Records of spatial reasoning questions

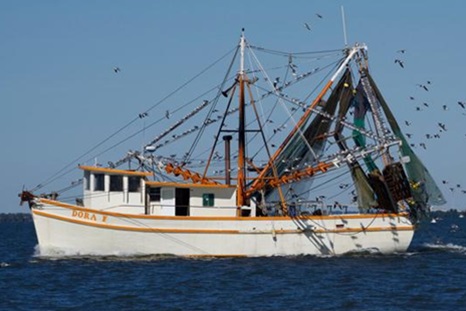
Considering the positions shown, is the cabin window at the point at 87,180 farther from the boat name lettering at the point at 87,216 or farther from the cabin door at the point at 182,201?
the cabin door at the point at 182,201

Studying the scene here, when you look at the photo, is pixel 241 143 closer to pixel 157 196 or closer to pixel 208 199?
pixel 208 199

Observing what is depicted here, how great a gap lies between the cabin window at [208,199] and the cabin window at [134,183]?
2.97m

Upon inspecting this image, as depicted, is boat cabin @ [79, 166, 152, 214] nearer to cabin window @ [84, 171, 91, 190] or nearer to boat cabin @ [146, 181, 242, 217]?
cabin window @ [84, 171, 91, 190]

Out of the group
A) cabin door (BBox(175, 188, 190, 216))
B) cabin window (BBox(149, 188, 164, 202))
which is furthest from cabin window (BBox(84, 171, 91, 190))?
cabin door (BBox(175, 188, 190, 216))

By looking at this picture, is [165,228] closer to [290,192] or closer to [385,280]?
[290,192]

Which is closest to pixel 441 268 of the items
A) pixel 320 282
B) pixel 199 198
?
pixel 320 282

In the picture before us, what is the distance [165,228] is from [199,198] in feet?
8.25

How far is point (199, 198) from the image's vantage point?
4631cm

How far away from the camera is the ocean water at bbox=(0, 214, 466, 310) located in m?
32.9

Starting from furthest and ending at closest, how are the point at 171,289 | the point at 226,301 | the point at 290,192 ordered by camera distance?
1. the point at 290,192
2. the point at 171,289
3. the point at 226,301

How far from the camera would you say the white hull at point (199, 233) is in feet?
147

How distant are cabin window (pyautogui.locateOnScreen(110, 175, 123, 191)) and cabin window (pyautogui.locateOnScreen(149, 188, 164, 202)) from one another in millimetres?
1368

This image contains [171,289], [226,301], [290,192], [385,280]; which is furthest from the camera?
[290,192]

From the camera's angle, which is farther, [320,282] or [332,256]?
[332,256]
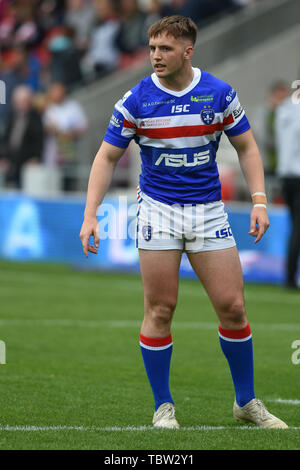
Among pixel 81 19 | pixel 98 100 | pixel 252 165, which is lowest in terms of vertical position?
pixel 252 165

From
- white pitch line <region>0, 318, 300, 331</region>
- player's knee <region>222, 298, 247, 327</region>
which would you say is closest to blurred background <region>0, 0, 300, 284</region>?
white pitch line <region>0, 318, 300, 331</region>

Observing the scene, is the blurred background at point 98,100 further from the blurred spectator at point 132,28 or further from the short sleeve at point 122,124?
the short sleeve at point 122,124

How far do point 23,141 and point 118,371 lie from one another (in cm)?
1079

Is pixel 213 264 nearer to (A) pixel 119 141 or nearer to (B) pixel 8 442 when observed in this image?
(A) pixel 119 141

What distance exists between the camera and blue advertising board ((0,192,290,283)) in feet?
45.1

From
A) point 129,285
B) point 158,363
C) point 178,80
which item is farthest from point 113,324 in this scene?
point 178,80

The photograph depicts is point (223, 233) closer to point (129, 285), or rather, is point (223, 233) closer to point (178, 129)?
point (178, 129)

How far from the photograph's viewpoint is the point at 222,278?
5.54 m

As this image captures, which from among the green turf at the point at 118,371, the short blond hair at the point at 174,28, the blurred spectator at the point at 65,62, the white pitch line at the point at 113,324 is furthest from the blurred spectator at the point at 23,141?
the short blond hair at the point at 174,28

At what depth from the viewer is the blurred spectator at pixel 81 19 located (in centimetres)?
2128

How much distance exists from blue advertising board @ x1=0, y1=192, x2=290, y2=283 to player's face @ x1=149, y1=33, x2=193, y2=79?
27.2 feet

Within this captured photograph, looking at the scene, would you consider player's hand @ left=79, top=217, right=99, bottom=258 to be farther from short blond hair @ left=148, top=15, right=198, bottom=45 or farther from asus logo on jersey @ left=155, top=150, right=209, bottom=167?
short blond hair @ left=148, top=15, right=198, bottom=45

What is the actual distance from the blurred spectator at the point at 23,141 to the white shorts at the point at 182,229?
1223cm

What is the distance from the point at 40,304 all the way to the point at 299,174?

YOUR TASK
Please rewrite all of the items above, replacing "vantage point" with "viewpoint" and keeping everything else the same. Leave the pictures out of your answer.

RESULT BELOW
Considering the positions shown, is the cabin window at the point at 87,180 farther from the boat name lettering at the point at 87,216 or farther from the cabin door at the point at 182,201?
the cabin door at the point at 182,201

Studying the scene here, when you look at the photo, is pixel 241 143 closer to pixel 157 196 or closer to pixel 208 199?
pixel 208 199

Observing what is depicted here, how great a gap lies between the cabin window at [208,199] and the cabin window at [134,183]?
2.97m

Upon inspecting this image, as depicted, is boat cabin @ [79, 166, 152, 214] nearer to cabin window @ [84, 171, 91, 190] or nearer to boat cabin @ [146, 181, 242, 217]?
cabin window @ [84, 171, 91, 190]

Out of the group
A) cabin door (BBox(175, 188, 190, 216))
B) cabin window (BBox(149, 188, 164, 202))
which is furthest from cabin window (BBox(84, 171, 91, 190))?
cabin door (BBox(175, 188, 190, 216))

By looking at this picture, is [165,228] closer to [290,192] or closer to [385,280]?
[290,192]

Which is closest to pixel 441 268 of the items
A) pixel 320 282
B) pixel 199 198
?
pixel 320 282

In the picture before us, what is the distance [165,228] is from [199,198] in feet?
8.25

How far is point (199, 198) from the image's viewpoint?
4631cm

How far away from the camera is the ocean water at bbox=(0, 214, 466, 310) located in m?
32.9

Starting from furthest and ending at closest, how are the point at 171,289 | the point at 226,301 | the point at 290,192 ordered by camera distance?
1. the point at 290,192
2. the point at 171,289
3. the point at 226,301

How far from the camera would you say the white hull at point (199, 233) is in feet?
147

How distant are cabin window (pyautogui.locateOnScreen(110, 175, 123, 191)) and cabin window (pyautogui.locateOnScreen(149, 188, 164, 202)) from one another in millimetres?
1368

This image contains [171,289], [226,301], [290,192], [385,280]; which is furthest from the camera?
[290,192]

From the camera's angle, which is farther, [320,282] or [332,256]?
[332,256]
Among pixel 81 19 | pixel 98 100 | pixel 252 165, which is lowest in terms of vertical position?
pixel 252 165

From
- white pitch line <region>0, 318, 300, 331</region>
- player's knee <region>222, 298, 247, 327</region>
which would you say is closest to blurred background <region>0, 0, 300, 284</region>?
white pitch line <region>0, 318, 300, 331</region>

Observing the scene, is the blurred background at point 98,100 further from the blurred spectator at point 132,28 or further from the short sleeve at point 122,124?
the short sleeve at point 122,124

How far do point 23,141 and point 118,371 lie from one another (in cm)?
1079

Is pixel 213 264 nearer to (A) pixel 119 141 or nearer to (B) pixel 8 442 when observed in this image?
(A) pixel 119 141

What distance exists between the camera and blue advertising board ((0,192,290,283)) in feet?
45.1

From
A) point 129,285
B) point 158,363
C) point 178,80
which item is farthest from point 113,324 in this scene?
point 178,80

The photograph depicts is point (223, 233) closer to point (129, 285), or rather, is point (223, 233) closer to point (178, 129)?
point (178, 129)

How far from the photograph's viewpoint is the point at 222,278?
5.54 m

As this image captures, which from among the green turf at the point at 118,371, the short blond hair at the point at 174,28, the blurred spectator at the point at 65,62, the white pitch line at the point at 113,324 is furthest from the blurred spectator at the point at 23,141?
the short blond hair at the point at 174,28

At what depth from the viewer is the blurred spectator at pixel 81 19 located (in centimetres)?
2128

How much distance exists from blue advertising board @ x1=0, y1=192, x2=290, y2=283 to player's face @ x1=149, y1=33, x2=193, y2=79?
27.2 feet

Within this captured photograph, looking at the scene, would you consider player's hand @ left=79, top=217, right=99, bottom=258 to be farther from short blond hair @ left=148, top=15, right=198, bottom=45 or farther from asus logo on jersey @ left=155, top=150, right=209, bottom=167?
short blond hair @ left=148, top=15, right=198, bottom=45

What is the actual distance from the blurred spectator at the point at 23,141 to the white shorts at the point at 182,229?
1223cm

What is the distance from the point at 40,304 all the way to the point at 299,174?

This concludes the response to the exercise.